— Brano proposto —
---------------
I bambini e le bambine hanno coraggio di distrarsi, fantasticare, esplorare, stupirsi, sporcarsi, pretendere, arrabbiarsi. In questi giorni si aprono le nuove proposte educative per ritornare a scuola e alla vita sociale. Ci sono delle ipotesi di mettere al centro della ri-nascita dei bambini e delle bambine l’educazione all’aperto. Questa sarebbe una grande rivoluzione planetaria e/o un ascolto di un atavico bisogno della natura. La nostra piccola realtà da più di 10 anni diffonde il messaggio della natura maestra, quindi queste proposte ci fanno riflettere sulla loro valenza. In questo periodo in cui i nostri corpi sono intorpiditi dalla vita sedentaria, i cervelli offuscati dai monitor, i bambini e le bambine allargano le braccia solo per fare i conti con i confini delle mura, proclamiamo l’esigenza del ritorno nella natura. Queste voci come si trasformeranno nei fatti? Crescere all’aria aperta, stare nella natura e assorbire le sue leggi e i suoi incanti, può cullare, tranquillizzare, rafforzare e mettere in armonia tutti i sensi. Senz’altro il concetto che la salute psico-fisica si realizza a contatto con il mondo naturale è il filo conduttore che lega gli scritti dei molti educatori e filosofi della storia, ma nell’epoca odierna, focalizzata sulla performance, sulle conoscenze acquisite per mezzo delle lezioni frontali, sarà possibile il cambio di questo paradigma? Rientreremo nella natura come esseri solidali e attenti alla custodia del “creato” o la useremo soltanto come “un contenitore”? Saremo costanti e coerenti nel nuovo atteggiamento o lo adotteremo come un provvedimento passeggero? La nostra società adulta (genitori, docenti, dirigenti, pediatri) sarà pronta a dare “il permesso” ai bambini e alle bambine di stabilire una vera relazione con la natura in ogni tempo e in ogni stagione? Riusciremo ad abbandonare le schede prestampate sulle api, i video su youtube sull’arrivo dell’autunno, e ci impegneremo ad affrontare tali argomenti tramite gli strumenti che offre la natura?
---------------
— Contenuti archiviati —
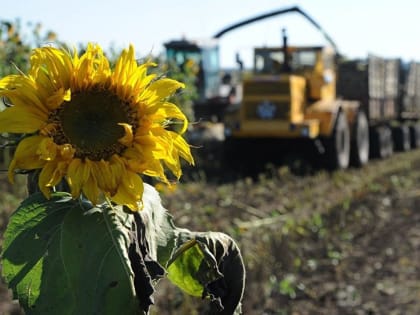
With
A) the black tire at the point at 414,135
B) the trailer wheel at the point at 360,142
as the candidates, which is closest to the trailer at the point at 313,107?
the trailer wheel at the point at 360,142

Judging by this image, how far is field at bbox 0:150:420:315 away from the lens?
4.73 metres

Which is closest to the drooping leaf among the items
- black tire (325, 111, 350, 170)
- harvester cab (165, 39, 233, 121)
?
black tire (325, 111, 350, 170)

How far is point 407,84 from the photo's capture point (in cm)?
1702

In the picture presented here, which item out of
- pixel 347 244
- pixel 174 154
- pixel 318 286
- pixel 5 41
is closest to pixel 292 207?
pixel 347 244

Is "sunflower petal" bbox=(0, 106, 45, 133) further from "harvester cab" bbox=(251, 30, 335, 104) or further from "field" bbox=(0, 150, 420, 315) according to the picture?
"harvester cab" bbox=(251, 30, 335, 104)

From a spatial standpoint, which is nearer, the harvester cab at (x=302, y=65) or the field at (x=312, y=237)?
the field at (x=312, y=237)

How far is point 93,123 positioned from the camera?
4.30ft

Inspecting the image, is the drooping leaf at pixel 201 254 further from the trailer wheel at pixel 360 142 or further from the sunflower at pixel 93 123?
the trailer wheel at pixel 360 142

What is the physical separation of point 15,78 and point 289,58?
420 inches

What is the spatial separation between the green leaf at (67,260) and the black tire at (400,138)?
1441cm

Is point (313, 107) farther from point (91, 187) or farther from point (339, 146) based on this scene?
point (91, 187)

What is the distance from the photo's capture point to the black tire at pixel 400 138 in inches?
599

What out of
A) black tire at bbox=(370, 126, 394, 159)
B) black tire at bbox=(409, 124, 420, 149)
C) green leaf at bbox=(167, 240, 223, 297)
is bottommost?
black tire at bbox=(409, 124, 420, 149)

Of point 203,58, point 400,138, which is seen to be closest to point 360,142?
point 400,138
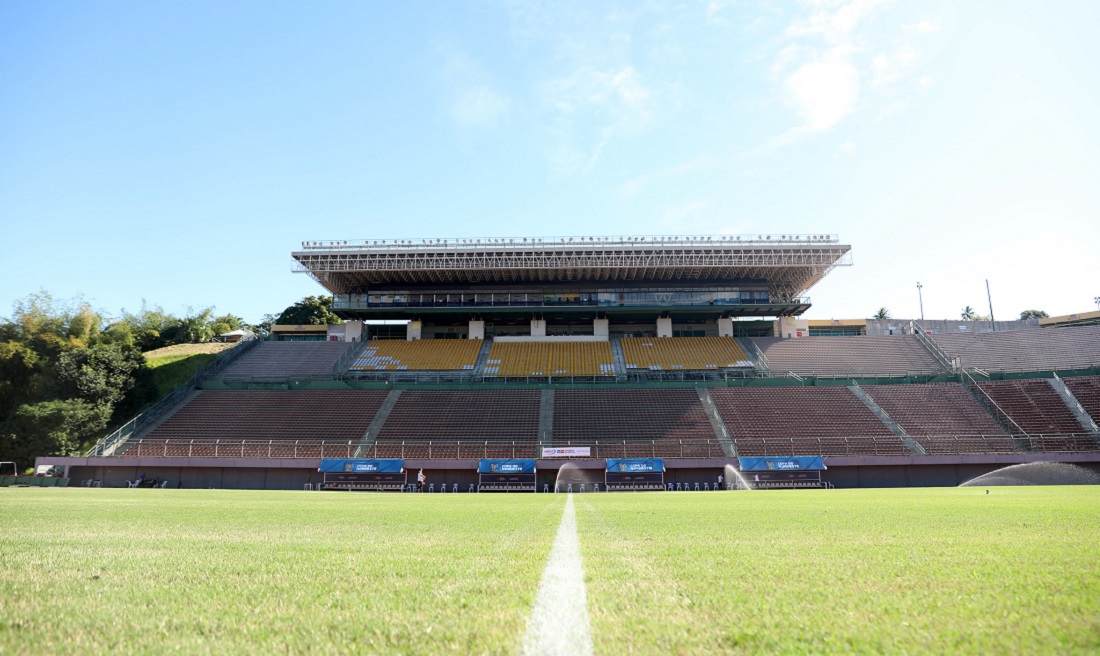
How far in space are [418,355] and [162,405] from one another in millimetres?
18691

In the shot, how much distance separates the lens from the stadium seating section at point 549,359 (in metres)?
46.4

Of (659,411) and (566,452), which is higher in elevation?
(659,411)

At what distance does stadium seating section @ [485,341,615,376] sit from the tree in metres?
36.9

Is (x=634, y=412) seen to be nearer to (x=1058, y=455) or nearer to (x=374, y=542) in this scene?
(x=1058, y=455)

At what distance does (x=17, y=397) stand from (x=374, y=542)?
163ft

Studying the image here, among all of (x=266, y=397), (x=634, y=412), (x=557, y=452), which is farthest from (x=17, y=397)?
(x=634, y=412)

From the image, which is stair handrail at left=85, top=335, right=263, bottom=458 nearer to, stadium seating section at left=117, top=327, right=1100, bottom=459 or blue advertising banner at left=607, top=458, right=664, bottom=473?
---------------
— Consegne —
1 - Nel brano sull'educazione all'aperto, quali sono le azioni che, secondo la prima frase, i bambini e le bambine hanno il coraggio di compiere? Elencale tutte.
2 - Secondo il brano sull'educazione all'aperto, da quanto tempo la "piccola realtà" di chi scrive diffonde il messaggio della natura maestra?
L'elenco non ha alcun legame con il brano.

— Risposte —
1 - distrarsi, fantasticare, esplorare, stupirsi, sporcarsi, pretendere, arrabbiarsi

2 - Da più di 10 anni.